§ **Complete the following**:
[1] List every deity mentioned by name in the Pentheus passage below.
[2] Using the Pentheus passage below, mark each statement as yes or no, and quote the words that decide it. (a) Pentheus learns that his mother and aunts have joined the Bacchae when he comes home from a voyage. (b) Pentheus says a jar of water stands among each group of revelers. (c) Pentheus says the performance reeks more of Bacchus than of Aphrodite.
[3] Take the Pentheus passage below further, continuing from its last line.

Their reactions are not unlike those of Pentheus, king of Thebes, when he returns home from a voyage and discovers that his mother and aunts have all gone out to join the Bacchae:

Our women, I am told, have left their homes,
in a religious trance—what travesty!–
and scamper up and down the wooded mountains, dancing
in honor of this new-fangled God, Dionysus,
whoever he may be.
In the middle of each female group
of revelers, I hear,
stands a jar of wine, brimming! And that taking turns,
they steal away, one here, one there, to shady nooks,
where they satisfy the lechery of men,
pretending to be priestesses,
performing their religious duties. Ha!
That performance reeks more of Aphrodite
than of Bacchus.

And further on:

Take my word,
when women are allowed to feast on wine, there is no telling
to what lengths their filthy minds will go!

§ **Provided data**:
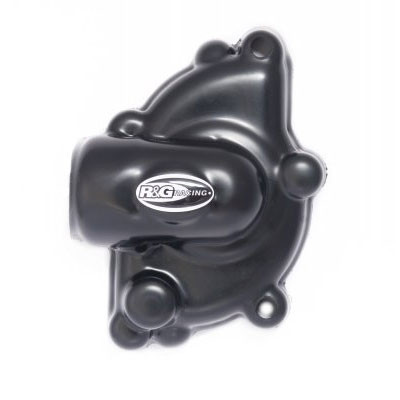 R&G Racing Left Side Water Pump Engine Case Cover For Ducati 1098R '07-'08 1098S all 1198S '09-'10 848 '08-'11 Hypermotard 821 '13-'15 Hyperstrada 821 '13-'15 & Multistrada 1200 /S '10-'14 R&G Racing Left Side Water Pump Engine Case Cover For Ducati 1098R '07-'08 1098S all 1198S '09-'10 848 '08-'11 Hypermotard 821 '13-'15 Hyperstrada 821 '13-'15 & Multistrada 1200 /S '10-'14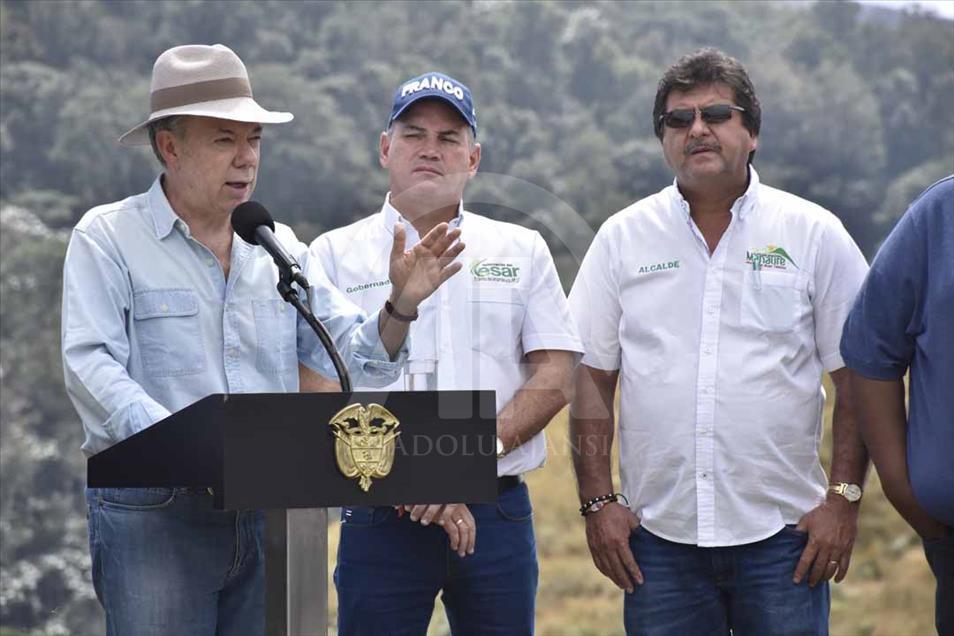 Colombia oficializa delimitación de otros 7 páramo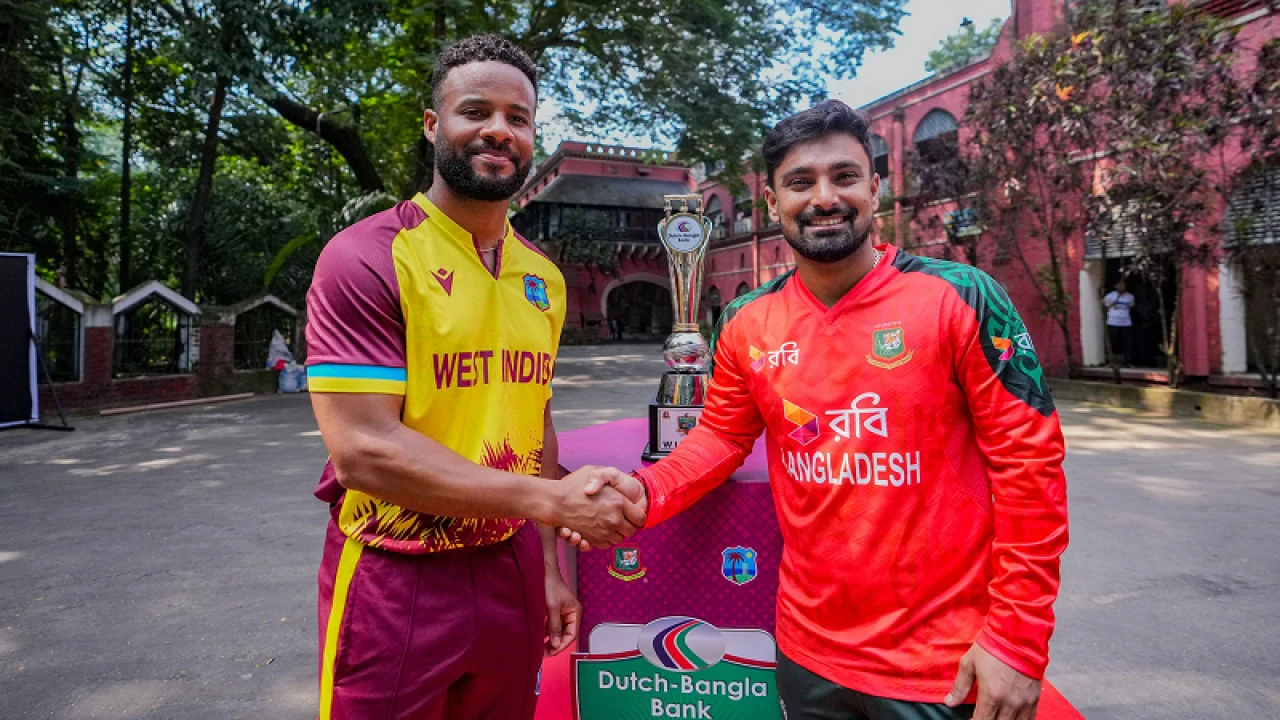 বাংলাদেশের ম্যাচসহ টিভিতে আজকের খেলা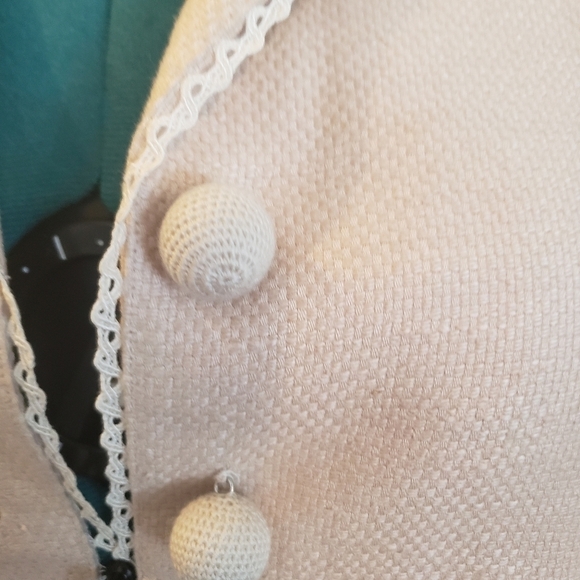 Robert Rodriguez Blazer - Picture 4 of 7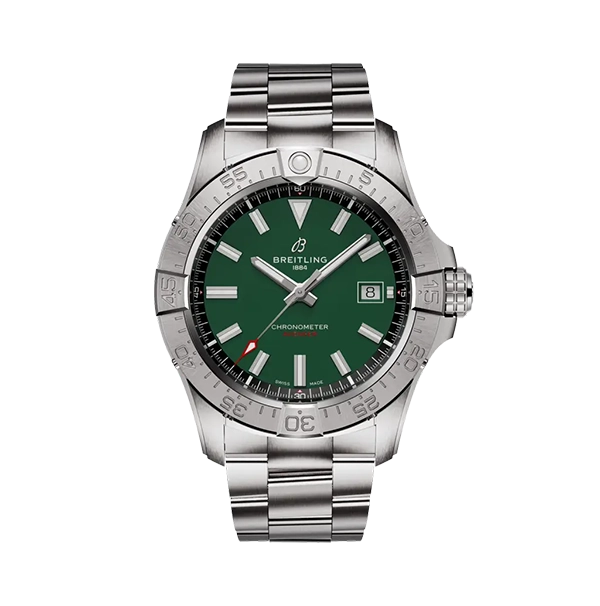 Avenger Automatic 42 - Cortina Watch Malaysia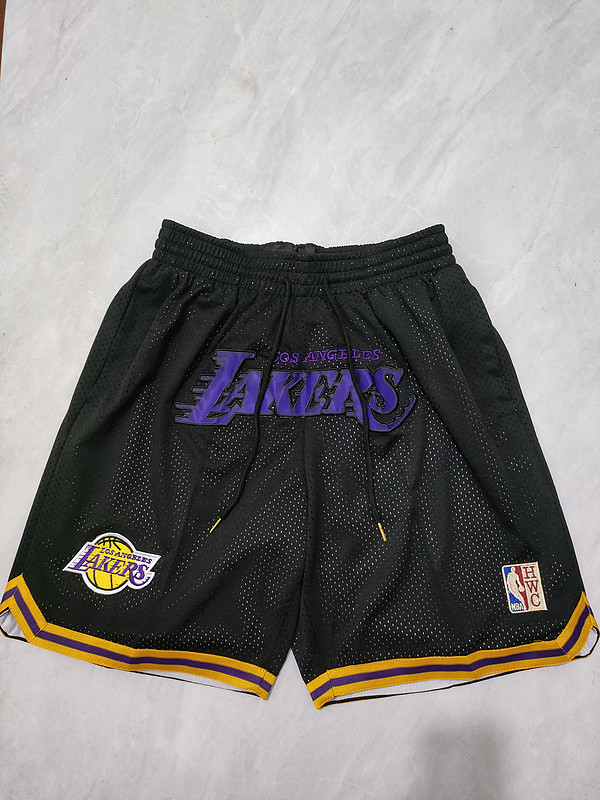 NBA Shorts-1805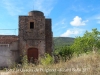 Torre de la Quadra de Puigloret – Aiguamúrcia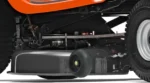 Husqvarna Rasentraktor TC 138 – Modell 2024 - Bild 3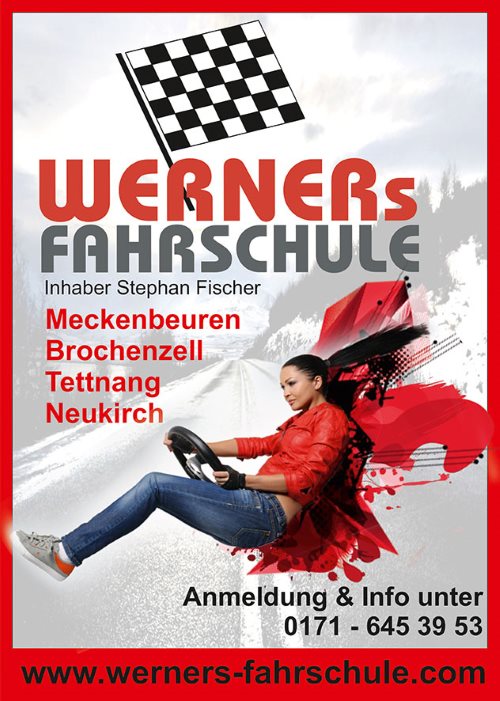 Werners Fahrschule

§ **Responses in order**:
[1] Dionysus, Aphrodite, Bacchus

[2]
(a) Yes: "when he returns home from a voyage and discovers that his mother and aunts have all gone out to join the Bacchae"
(b) No: "stands a jar of wine, brimming!"
(c) No: "That performance reeks more of Aphrodite than of Bacchus."

[3]
King Pentheus first shackles the women and Dionysus and then, after Dionysus breaks the chains and destroys the prison, turns voyeur and sneaks out to watch the women. (in other words, he’s like those “family values” politicos who are revealed to have slept around and/or paid for abortions.) As one witness reports, the Bacchae are quite a sight:

First, they let their hair fall down their shoulders
and those whose fawnskins had come loose
fastened them up, while others girdled theirs
with snakes that licked their cheeks. Some,
mothers with newborn babies left at home,
cradled young gazelles or wild wolf cubs in their arms
and fed them at their full-blown breasts
that brimmed with milk.
They they wreathed their heads with shoots
of ivy, oak and flowering bryony.

When they discover the peeping Tom, however, the women turn savage and proceed to rip Pentheus apart. Try to impose strict controls over women’s sexuality and women’s bodies, in other words, and they’ll react with fury.

Hmm, maybe the Supreme Court, J.D. Vance, and Trump’s GOP should take note.